_DIRECTIONS_
Some of the lines below need repeating. Reproduce exactly those between the lines holding "request_url: https://www.google.com/recaptcha/api2/aframe" and "Anti-fraud and anti-abuse", inclusive.

++++ DATA UNDER STUDY

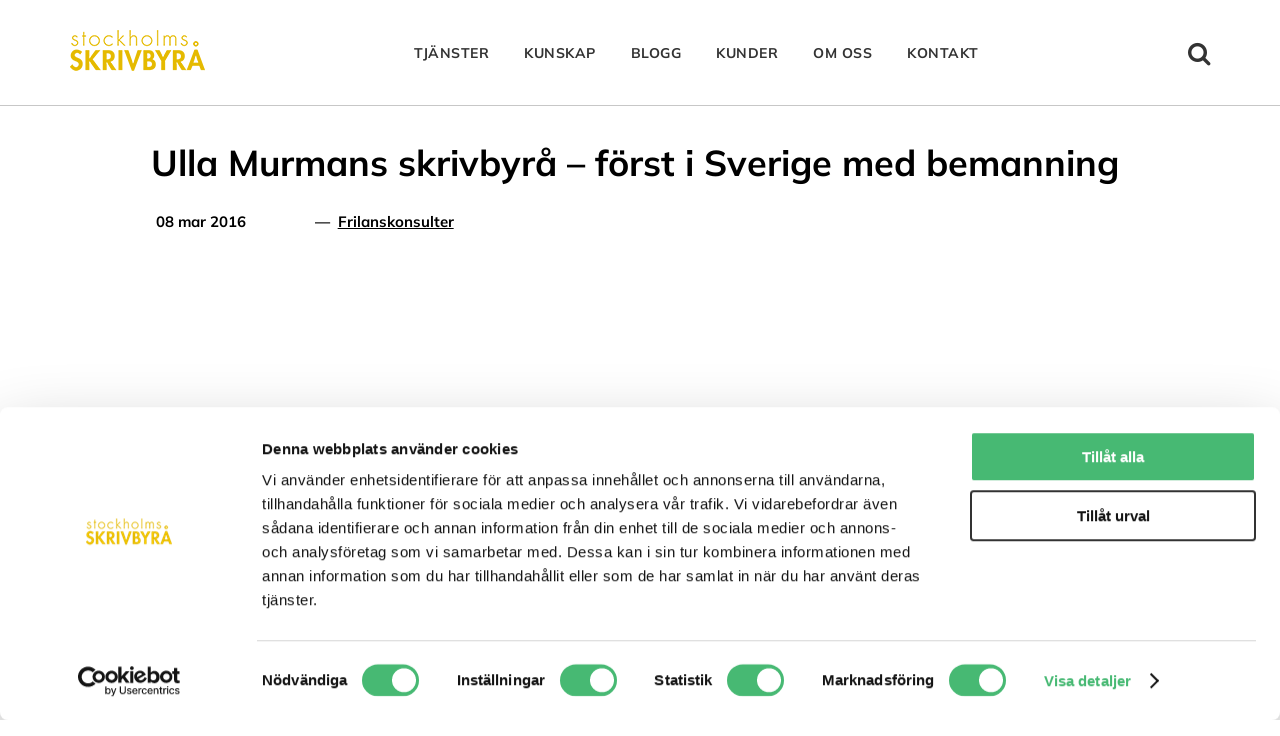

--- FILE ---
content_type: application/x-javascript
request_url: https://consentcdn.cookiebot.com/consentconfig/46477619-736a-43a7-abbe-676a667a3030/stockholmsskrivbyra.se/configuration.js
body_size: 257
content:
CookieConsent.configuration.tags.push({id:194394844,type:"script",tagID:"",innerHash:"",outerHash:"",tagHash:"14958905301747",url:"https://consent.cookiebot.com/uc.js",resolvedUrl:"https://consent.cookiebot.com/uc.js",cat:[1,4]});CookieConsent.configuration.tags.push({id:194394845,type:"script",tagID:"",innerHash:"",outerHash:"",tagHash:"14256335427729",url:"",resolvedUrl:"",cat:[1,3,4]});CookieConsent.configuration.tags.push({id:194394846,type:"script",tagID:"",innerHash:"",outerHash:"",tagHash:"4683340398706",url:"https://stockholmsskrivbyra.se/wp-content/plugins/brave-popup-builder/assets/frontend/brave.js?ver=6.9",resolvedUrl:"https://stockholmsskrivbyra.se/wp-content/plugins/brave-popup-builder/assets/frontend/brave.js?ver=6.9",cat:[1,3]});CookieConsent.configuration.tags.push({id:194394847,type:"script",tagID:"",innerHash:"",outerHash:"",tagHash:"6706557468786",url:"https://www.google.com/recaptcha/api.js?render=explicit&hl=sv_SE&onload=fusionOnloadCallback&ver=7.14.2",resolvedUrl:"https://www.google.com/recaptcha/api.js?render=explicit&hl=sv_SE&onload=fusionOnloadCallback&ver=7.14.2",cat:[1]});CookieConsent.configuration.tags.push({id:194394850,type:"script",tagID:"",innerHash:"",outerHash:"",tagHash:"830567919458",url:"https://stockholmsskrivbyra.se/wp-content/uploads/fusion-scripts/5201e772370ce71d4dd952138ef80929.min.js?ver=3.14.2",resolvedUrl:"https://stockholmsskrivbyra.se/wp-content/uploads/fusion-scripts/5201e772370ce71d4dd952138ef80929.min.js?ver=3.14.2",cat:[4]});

++++++++
++++ DATA UNDER STUDY

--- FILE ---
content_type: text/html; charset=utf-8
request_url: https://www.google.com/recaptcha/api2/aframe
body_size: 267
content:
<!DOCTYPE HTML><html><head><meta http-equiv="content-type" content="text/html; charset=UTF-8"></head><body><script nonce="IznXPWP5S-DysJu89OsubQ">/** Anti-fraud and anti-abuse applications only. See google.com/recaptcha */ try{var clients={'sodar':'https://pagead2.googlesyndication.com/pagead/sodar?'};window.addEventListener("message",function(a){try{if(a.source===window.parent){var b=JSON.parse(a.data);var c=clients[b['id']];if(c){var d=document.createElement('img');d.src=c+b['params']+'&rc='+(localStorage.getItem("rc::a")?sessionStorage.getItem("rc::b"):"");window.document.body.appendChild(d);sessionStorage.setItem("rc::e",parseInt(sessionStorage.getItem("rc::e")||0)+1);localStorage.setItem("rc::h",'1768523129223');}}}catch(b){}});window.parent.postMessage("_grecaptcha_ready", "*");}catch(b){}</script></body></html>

++++++++

_ANSWER BELOW_
request_url: https://www.google.com/recaptcha/api2/aframe
body_size: 267
content:
<!DOCTYPE HTML><html><head><meta http-equiv="content-type" content="text/html; charset=UTF-8"></head><body><script nonce="IznXPWP5S-DysJu89OsubQ">/** Anti-fraud and anti-abuse applications only. See google.com/recaptcha */ try{var clients={'sodar':'https://pagead2.googlesyndication.com/pagead/sodar?'};window.addEventListener("message",function(a){try{if(a.source===window.parent){var b=JSON.parse(a.data);var c=clients[b['id']];if(c){var d=document.createElement('img');d.src=c+b['params']+'&rc='+(localStorage.getItem("rc::a")?sessionStorage.getItem("rc::b"):"");window.document.body.appendChild(d);sessionStorage.setItem("rc::e",parseInt(sessionStorage.getItem("rc::e")||0)+1);localStorage.setItem("rc::h",'1768523129223');}}}catch(b){}});window.parent.postMessage("_grecaptcha_ready", "*");}catch(b){}</script></body></html>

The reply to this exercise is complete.